There are also some smaller channels that don't need to have a banlist size
off 45 bans... Why not adding some kind off solution in X so X decides what
the size off the channel's banlist is? Is that possible?

regards

NicoS

----- Original Message -----
From: "Christopher Robin Wilding" <[EMAIL PROTECTED]>
To: <[EMAIL PROTECTED]>
Cc: <[EMAIL PROTECTED]>
Sent: Wednesday, October 23, 2002 11:10 PM
Subject: [Coder-Com]


| At 14:03 2002-10-23 -0400, Kev wrote:
| >Undernet's AUP prohibits spamming, so you can email logs to
| >[EMAIL PROTECTED]  It'll likely result in suspension of his account,
and
| >hopefully also a complaint from abuse@ to the user's ISP.  This is
clearly
| >not as good as letting the user do this himself, but it's a trade-off
| >we've made to add some privacy for our users.
| >
|
|   I know this isn't entirely the realm of coder-com, but it would be
| *really* nice for something to this effect to be summarized somewhere on
the undernet.org website, so that Joe-luser knows this too.
|
|  Quite a few users I know see the new host hiding option as a loss of
| accountability, since no detailed information demarcating what
| [EMAIL PROTECTED] can/will and can't/won't do.
|
|   In my situation, as one of the ops in #usa (which tends to have 200-350
users during any part of the day), the host-hiding option further stresses
what I consider to be a far too small banlist size even further; just the
simple addition of this 'v-host on the cheap' means more bans added to our
pending list of bans, and more bans set in such a channel.
|
|   I know I'm calling someone's baby ugly, but this feature didn't have
the logistical/social side of the equation as well thought out before it
was enacted.
|
|   My fear is that cservice fakers that -still- pop into channels to play
social engineering tricks (/msg <nick> your cservice user/pass to 'save'
it) will use the compiled list of accounts, coupled with modified
proxy/clone flooding scripts to make a chan-ops duties all the more
cumbersome.
|
|   Being that it wouldn't be all that hard for some kiddie to accrue 31+
| cservice accounts that first spate of 31+ unique
<stolenacct>.users.undernet.org clone floods will mean channels will start
enacting bans on *!*@*.users.undernet.org
|
|   After all, once there's more than 30 bans, the source addresses for the
flood aren't kept at bay with just 30 individual bans.  I really would hate
to see the host-hiding feature's positive benefits of user privacy, and
individual accountability ruined by such a turn.
|
|   So, rather than being entirely negative about the feature, I will
suggest a few things that can improve/avert rough spots:
|
|   A more permanent page on the undernet.org site, and/or links on the
MOTDs would help diseminate the information about the feature, along with a
page that details, for abusive users on *.users.undernet.org, what
information is needed to be emailed off to [EMAIL PROTECTED] .
|
|   The Channel ban list size needs an increase, in some way -- the simple
solution would be to simply increase the list size allowed up from 30 (easy
for coders, it's a config change, but a pain for admins - it's a server
reboot).
|
|   I'd like to discuss a few other alternatives I have in mind becuase I
| believe strongly that a change IS needed for the better.
|
|   But before I do, it'd be best to get input from the coders and/or
admins that have profiled servers recently to see what the current
situation is, and how proposed banlist changes would affect things, pro and
con.
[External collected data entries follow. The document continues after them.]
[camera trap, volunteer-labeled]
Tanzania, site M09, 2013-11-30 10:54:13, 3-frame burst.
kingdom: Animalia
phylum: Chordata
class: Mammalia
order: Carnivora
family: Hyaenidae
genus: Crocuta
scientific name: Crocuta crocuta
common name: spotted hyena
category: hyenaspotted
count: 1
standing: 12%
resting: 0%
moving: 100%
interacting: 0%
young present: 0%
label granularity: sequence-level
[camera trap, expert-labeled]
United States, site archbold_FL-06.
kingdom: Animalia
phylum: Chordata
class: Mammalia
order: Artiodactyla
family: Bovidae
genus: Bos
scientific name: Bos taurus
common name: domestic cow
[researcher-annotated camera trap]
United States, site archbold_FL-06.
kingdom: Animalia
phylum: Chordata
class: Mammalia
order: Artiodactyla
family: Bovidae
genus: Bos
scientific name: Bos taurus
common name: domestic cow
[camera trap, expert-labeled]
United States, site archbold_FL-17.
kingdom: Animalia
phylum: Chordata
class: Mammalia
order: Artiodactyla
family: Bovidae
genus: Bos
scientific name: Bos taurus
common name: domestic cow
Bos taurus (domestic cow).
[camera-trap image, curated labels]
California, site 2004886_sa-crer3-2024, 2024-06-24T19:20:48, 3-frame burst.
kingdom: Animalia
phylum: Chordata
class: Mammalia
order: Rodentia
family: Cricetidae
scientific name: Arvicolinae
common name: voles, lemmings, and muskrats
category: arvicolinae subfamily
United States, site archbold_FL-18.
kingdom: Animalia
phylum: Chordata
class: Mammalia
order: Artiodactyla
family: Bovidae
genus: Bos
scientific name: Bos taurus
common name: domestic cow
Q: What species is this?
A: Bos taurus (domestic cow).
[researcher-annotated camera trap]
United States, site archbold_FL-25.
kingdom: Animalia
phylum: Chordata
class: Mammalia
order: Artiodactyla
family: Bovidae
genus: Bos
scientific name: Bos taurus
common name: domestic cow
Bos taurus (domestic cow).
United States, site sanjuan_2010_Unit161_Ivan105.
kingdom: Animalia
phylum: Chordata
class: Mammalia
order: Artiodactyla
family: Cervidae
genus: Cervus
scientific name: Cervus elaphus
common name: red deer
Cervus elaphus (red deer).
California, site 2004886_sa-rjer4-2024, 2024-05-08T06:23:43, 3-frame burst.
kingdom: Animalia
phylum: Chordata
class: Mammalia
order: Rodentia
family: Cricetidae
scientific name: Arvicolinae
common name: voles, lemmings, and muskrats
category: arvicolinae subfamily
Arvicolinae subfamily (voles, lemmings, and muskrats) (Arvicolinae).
There's not much sense in proposing fanciful ideas that either tax
ram, and/or bandwidth, and/or cpu excessively over the current state,
unless there's a genuine improvement.
|
|
| Congradulations, you've just made it through another wordy tirade of:
|   Christopher Robin / ChrstphrR
|
| P.S. In case there's no formal user-com liason in coder-com, I cc:'d this
onto user-com@ to mull over as well.